__ABOUT THIS EXERCISE__:
Look below for the line containing "Sarah Hyland's gorgeous" and the line containing "2. Boeing 747-8", then set down both and every line between them exactly, without pictures.

__RECORDS FOR THIS TASK__:
⟨
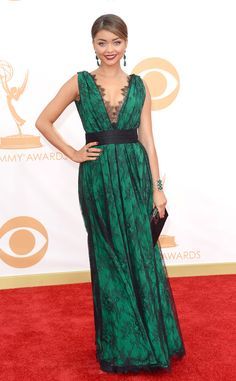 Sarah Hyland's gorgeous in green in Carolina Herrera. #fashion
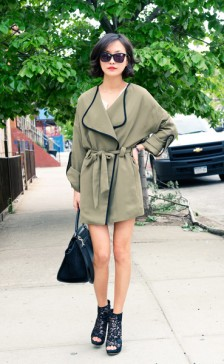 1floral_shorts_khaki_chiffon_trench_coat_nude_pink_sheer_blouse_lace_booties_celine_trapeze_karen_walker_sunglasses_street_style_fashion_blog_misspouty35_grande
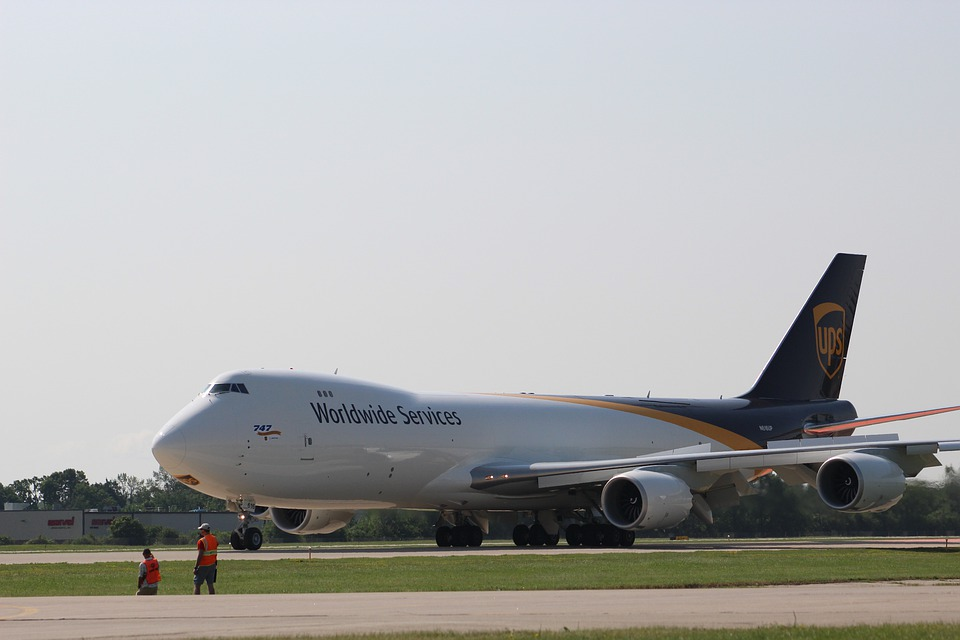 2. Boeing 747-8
⟩
⟨
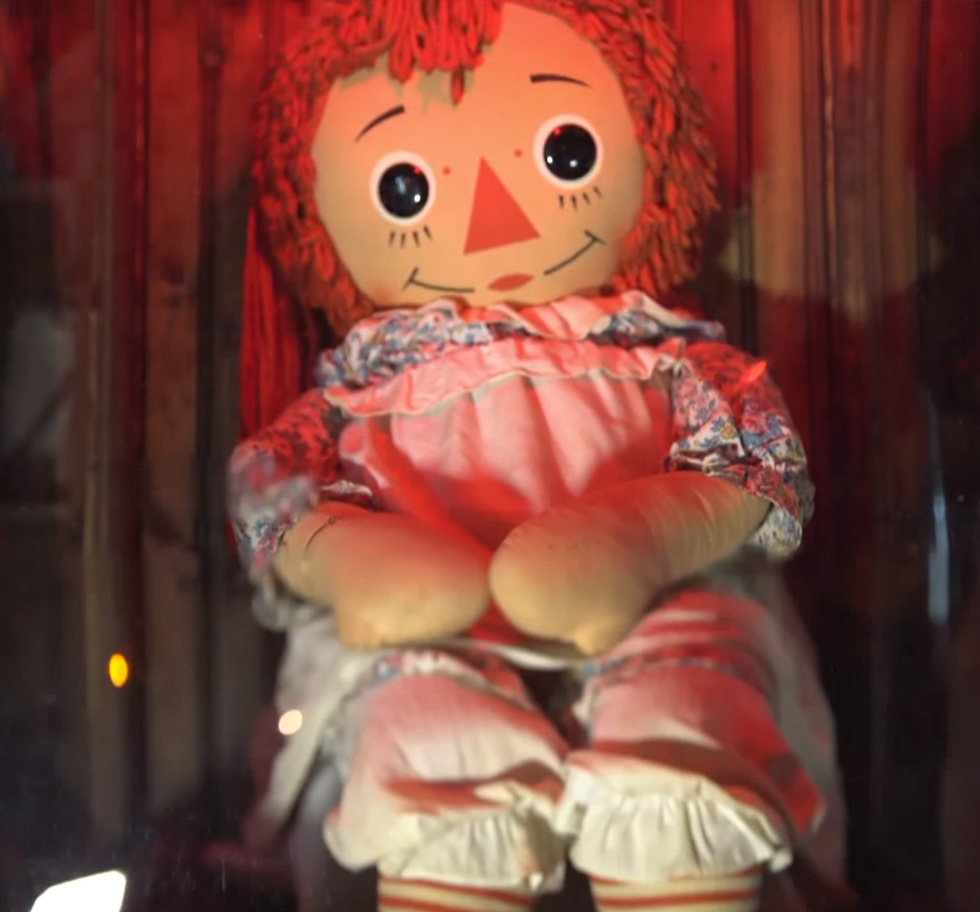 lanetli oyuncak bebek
⟩
⟨
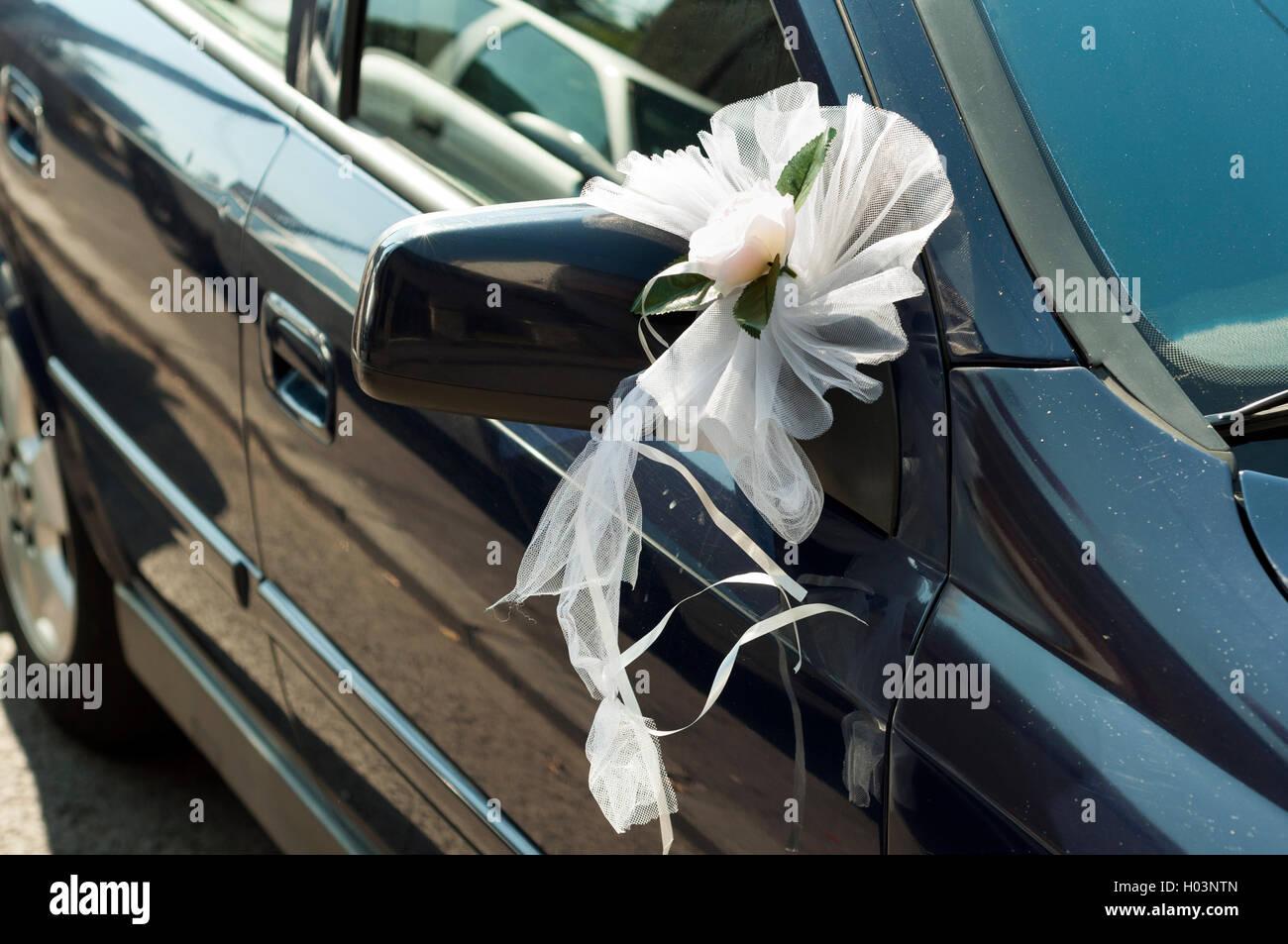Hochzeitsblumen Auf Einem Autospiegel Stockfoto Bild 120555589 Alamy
⟩
__TASK ANSWER__:
 Sarah Hyland's gorgeous in green in Carolina Herrera. #fashion
 1floral_shorts_khaki_chiffon_trench_coat_nude_pink_sheer_blouse_lace_booties_celine_trapeze_karen_walker_sunglasses_street_style_fashion_blog_misspouty35_grande
 2. Boeing 747-8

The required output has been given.